══ SEZIONE DEL DOCUMENTO ══

D’altra parte l’anticomunismo e la guerra fredda in Europa nascono con l’immagine solenne e pomposa di un grande muro invisibile, ma reale creata dal famoso discorso di Churchill a Fulton nel marzo 1946: «Da Stettino nel Baltico a Trieste sull’Adriatico una cortina di ferro è scesa attraverso il continente. Dietro quella linea giacciono le capitali dei vecchi stati dell’Europa centrale e orientale». Oggi in America il successore di quel Reagan, che trenta anni fa diceva «Signor Gorbaciov abbatta quel muro», ha in mente di costruire un muro di tremila chilometri tra gli Usa e il Messico dove già per un tratto, fra Tijuana e San Diego, si distende una cortina di lamiera con i suoi accessori elettronici sofisticati come si addice ad un paese con alta tecnologia.

Paradossalmente la caduta del muro di Berlino nel 1989 ha dato inizio all’epoca della costruzione dei muri un po’ dovunque. Secondo lo studio della studiosa canadese Elisabeth Vallet (Borders, Fences and Walls, Routledge 2014) ci sarebbero oggi nel mondo fra i 70 e i 75 «muri» che chiudono circa 40 mila chilometri di frontiere su un totale di 250 mila chilometri di confini fra gli stati. Messi in fila tutti questi muri potrebbero fasciare la terra come il nastro di un uovo di Pasqua. Alcuni fra i più antichi sono muri che, come quello di Berlino, tagliano ancora una città come una mela. Il muro di Belfast in Irlanda separa la parte protestante dalla parte cattolica con cancellate, strade sbarrate, reti metalliche e muri sopraelevati coperti di graffiti ora carichi di odio, ora di speranza. La barriera di muro e cemento che attraversa la città di Nicosia a Cipro, in teoria isola di Afrodite e quindi dell’amore, divide dal 1974 la parte della città considerata turca dalla parte della città considerata greca. Poco prima del 1989 è stato costruito anche un «muro» di cui ben poco si parla anche se è una delle barriere più lunghe del mondo. Si tratta di una architettura in stile africano che divide il Marocco dal popolo Saharawi con due argini di sabbia che corrono paralleli per 2.720 chilometri fra loro con un fossato nel mezzo, rafforzati da bunker e reticolati e con un campo minato a lato con 10 milioni di mine che hanno già fatto migliaia di vittime, per lo più pastori Saharawi che inseguono le loro bestie.

═══

### COMPITO ASSEGNATO 1:
Riscrivi il brano sui muri, tutto da "D’altra parte l’anticomunismo" fino a "con alta tecnologia.", mettendo "Canada" al posto di "Messico".
### COMPITO ASSEGNATO 2:
Ricopia identici, riga per riga, tutti i record riportati qui sotto.

══ RECORD FORNITI ══

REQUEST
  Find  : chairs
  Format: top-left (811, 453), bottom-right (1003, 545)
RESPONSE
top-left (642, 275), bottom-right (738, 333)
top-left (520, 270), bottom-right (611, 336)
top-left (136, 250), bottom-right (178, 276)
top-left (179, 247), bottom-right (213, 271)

═══

### RISPOSTA FINALE 1:
D’altra parte l’anticomunismo e la guerra fredda in Europa nascono con l’immagine solenne e pomposa di un grande muro invisibile, ma reale creata dal famoso discorso di Churchill a Fulton nel marzo 1946: «Da Stettino nel Baltico a Trieste sull’Adriatico una cortina di ferro è scesa attraverso il continente. Dietro quella linea giacciono le capitali dei vecchi stati dell’Europa centrale e orientale». Oggi in America il successore di quel Reagan, che trenta anni fa diceva «Signor Gorbaciov abbatta quel muro», ha in mente di costruire un muro di tremila chilometri tra gli Usa e il Canada dove già per un tratto, fra Tijuana e San Diego, si distende una cortina di lamiera con i suoi accessori elettronici sofisticati come si addice ad un paese con alta tecnologia.

### RISPOSTA FINALE 2:
REQUEST
  Find  : chairs
  Format: top-left (811, 453), bottom-right (1003, 545)
RESPONSE
top-left (642, 275), bottom-right (738, 333)
top-left (520, 270), bottom-right (611, 336)
top-left (136, 250), bottom-right (178, 276)
top-left (179, 247), bottom-right (213, 271)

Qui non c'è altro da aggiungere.